Understanding MultiBooting
and Booting Windows from an Extended Partition

by Dan Goodell

Putting Everything in Its Place

We left DOS in a primary partition at the front of the disk and we have DriveImage backups of Win98, Win2000, and WinXP on one of the logical partitions. It's time to restore the backups to where we want them.

Use PartitionMagic to remove the hidden placeholder partition we had in the middle, then reallocate and resize the hard drive space to our desired final sizes. The example shown here makes liberal use of PartitionMagic's abilities to delete, create, and resize both primary and logical partitions--even stretching the extended partition.

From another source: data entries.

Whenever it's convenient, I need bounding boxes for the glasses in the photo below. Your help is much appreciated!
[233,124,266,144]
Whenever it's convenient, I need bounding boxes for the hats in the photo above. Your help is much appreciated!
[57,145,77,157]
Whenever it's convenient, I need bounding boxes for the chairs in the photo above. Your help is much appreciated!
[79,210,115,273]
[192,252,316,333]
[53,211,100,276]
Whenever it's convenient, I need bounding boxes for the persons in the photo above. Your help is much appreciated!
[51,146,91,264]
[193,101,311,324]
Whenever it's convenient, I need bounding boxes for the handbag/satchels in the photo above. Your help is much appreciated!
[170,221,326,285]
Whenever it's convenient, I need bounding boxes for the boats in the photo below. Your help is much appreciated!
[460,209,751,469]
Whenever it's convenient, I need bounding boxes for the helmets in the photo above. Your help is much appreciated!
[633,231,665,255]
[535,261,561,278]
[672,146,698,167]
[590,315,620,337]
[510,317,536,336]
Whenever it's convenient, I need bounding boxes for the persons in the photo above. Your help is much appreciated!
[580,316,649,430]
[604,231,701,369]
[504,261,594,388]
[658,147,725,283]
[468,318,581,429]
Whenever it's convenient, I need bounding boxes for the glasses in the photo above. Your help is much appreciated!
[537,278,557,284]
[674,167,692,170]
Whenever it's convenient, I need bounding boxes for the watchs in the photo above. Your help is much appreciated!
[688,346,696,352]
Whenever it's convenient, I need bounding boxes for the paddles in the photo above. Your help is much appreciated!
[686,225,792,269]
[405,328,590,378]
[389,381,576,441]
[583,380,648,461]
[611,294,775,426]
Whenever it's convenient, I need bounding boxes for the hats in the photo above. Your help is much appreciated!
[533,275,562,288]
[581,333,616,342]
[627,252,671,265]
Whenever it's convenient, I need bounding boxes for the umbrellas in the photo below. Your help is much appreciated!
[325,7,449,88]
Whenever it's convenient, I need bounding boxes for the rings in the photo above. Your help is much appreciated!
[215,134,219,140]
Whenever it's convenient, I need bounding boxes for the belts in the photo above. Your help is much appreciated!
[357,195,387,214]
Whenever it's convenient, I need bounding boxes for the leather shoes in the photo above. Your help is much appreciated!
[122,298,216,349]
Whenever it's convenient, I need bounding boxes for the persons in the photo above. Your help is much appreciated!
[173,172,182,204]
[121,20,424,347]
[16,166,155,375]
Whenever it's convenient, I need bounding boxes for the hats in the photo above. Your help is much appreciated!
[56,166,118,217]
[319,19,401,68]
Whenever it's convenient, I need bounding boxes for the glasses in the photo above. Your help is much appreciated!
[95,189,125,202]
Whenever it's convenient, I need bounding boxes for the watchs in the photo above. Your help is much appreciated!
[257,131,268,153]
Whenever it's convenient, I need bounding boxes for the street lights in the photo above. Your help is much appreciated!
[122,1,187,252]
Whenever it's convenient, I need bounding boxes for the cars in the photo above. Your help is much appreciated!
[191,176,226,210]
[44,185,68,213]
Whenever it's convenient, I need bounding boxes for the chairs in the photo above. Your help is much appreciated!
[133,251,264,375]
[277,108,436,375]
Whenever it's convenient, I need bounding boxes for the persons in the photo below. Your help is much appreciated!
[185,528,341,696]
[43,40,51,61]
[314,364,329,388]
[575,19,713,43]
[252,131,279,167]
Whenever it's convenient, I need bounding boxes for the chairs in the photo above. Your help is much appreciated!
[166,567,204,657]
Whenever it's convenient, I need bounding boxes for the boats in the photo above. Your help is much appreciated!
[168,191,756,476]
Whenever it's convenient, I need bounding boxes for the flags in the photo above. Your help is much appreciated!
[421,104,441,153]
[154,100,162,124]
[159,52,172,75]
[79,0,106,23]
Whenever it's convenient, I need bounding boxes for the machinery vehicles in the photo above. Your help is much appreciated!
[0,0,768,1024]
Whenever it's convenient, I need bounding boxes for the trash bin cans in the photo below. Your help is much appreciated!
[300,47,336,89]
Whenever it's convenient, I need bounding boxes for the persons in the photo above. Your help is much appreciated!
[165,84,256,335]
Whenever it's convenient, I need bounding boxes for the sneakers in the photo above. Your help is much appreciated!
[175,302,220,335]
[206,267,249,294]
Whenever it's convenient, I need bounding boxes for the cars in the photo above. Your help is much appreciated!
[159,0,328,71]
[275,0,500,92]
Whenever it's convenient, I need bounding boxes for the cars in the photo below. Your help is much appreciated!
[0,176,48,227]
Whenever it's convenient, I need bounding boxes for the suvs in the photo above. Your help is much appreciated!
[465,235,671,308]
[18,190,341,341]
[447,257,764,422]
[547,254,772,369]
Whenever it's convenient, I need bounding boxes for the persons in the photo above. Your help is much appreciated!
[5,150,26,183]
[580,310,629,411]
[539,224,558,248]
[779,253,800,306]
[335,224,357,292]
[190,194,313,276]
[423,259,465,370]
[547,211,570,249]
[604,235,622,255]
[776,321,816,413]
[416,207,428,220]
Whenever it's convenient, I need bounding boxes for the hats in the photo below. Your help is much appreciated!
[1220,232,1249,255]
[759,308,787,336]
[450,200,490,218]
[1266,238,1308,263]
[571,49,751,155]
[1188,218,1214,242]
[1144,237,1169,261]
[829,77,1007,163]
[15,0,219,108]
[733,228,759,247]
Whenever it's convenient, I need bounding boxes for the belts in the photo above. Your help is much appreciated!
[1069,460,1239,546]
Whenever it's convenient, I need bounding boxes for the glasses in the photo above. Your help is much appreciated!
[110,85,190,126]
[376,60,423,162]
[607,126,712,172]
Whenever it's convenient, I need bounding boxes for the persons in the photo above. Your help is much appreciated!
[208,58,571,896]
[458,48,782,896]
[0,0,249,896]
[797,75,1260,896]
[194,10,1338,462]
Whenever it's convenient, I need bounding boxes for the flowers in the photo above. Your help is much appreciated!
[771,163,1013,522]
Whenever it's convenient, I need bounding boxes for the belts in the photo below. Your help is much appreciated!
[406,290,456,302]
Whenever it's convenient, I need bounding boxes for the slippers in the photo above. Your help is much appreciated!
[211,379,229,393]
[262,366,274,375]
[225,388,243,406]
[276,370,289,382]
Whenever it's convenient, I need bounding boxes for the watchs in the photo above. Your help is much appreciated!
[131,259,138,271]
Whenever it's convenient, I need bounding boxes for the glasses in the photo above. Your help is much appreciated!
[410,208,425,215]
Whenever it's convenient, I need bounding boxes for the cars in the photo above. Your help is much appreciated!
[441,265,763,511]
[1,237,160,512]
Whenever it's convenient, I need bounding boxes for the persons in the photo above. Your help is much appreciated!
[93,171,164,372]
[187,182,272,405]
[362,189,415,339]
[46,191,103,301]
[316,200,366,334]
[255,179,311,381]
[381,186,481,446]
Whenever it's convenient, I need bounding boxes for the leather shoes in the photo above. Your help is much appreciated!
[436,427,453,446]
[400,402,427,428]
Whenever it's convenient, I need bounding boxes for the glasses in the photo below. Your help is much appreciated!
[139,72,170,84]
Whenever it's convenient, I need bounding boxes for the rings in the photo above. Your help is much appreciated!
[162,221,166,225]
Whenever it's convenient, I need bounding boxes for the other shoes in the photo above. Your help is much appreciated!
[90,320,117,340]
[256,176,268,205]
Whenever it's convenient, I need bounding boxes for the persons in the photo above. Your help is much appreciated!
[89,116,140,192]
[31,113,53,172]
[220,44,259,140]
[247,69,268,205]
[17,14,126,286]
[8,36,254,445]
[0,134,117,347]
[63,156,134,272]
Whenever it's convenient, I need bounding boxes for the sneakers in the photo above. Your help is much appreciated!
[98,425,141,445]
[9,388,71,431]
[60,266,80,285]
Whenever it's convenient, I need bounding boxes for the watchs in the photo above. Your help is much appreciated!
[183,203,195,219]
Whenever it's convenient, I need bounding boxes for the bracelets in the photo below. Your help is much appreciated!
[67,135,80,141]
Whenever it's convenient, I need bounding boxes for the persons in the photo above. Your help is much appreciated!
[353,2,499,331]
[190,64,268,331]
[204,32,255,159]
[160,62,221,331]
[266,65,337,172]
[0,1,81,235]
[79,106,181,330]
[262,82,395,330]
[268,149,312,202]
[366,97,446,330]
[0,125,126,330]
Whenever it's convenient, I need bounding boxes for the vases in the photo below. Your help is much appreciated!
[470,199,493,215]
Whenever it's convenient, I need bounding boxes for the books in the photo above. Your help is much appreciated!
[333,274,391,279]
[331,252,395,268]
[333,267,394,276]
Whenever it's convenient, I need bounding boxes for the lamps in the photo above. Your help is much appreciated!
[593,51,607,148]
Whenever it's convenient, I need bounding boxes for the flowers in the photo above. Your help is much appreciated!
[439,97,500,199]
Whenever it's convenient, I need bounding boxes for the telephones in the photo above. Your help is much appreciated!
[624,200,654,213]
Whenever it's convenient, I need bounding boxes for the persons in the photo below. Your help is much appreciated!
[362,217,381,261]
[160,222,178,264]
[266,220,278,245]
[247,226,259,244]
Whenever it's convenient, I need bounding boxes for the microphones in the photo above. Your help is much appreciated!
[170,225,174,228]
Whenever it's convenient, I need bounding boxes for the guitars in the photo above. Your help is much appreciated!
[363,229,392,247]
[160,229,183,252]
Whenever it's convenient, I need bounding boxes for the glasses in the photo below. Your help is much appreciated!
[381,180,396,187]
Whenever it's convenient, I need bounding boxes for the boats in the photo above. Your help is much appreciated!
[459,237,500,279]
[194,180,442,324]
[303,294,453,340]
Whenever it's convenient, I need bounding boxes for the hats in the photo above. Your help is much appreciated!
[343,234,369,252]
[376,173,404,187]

The file system formats of the new partitions are unimportant, so choose any format and concentrate just on the partition sizes. DriveImage will actually have to destroy each partition later in order to restore one of the images in its place, so we're only creating the partitions now to serve as interim placeholders to fix the partition sizes we eventually want to end up with.

Next use DriveImage to restore the images to their final destinations. Delete each interim placeholder partition one at a time, replacing each with one of the OS images. DriveImage will notice that the originals were of a primary partition and not necessarily the same size as the target space, but let DriveImage convert primary to extended-logical or expand to fill the target space, as necessary.

Note the file system formats are restored with the images--that's why it didn't matter what file system we chose for the interim placeholders. Once all the interim partitions have been replaced with restored images, we're ready for the boot manager. Since the boot manager will control which partitions are hidden, it doesn't really matter at this point whether we adjust hidden/visible status with PartitionMagic.

Although we can proceed to installing the boot manager now, we may need to make a few tweaks to some of the OS's to make sure they'll boot properly.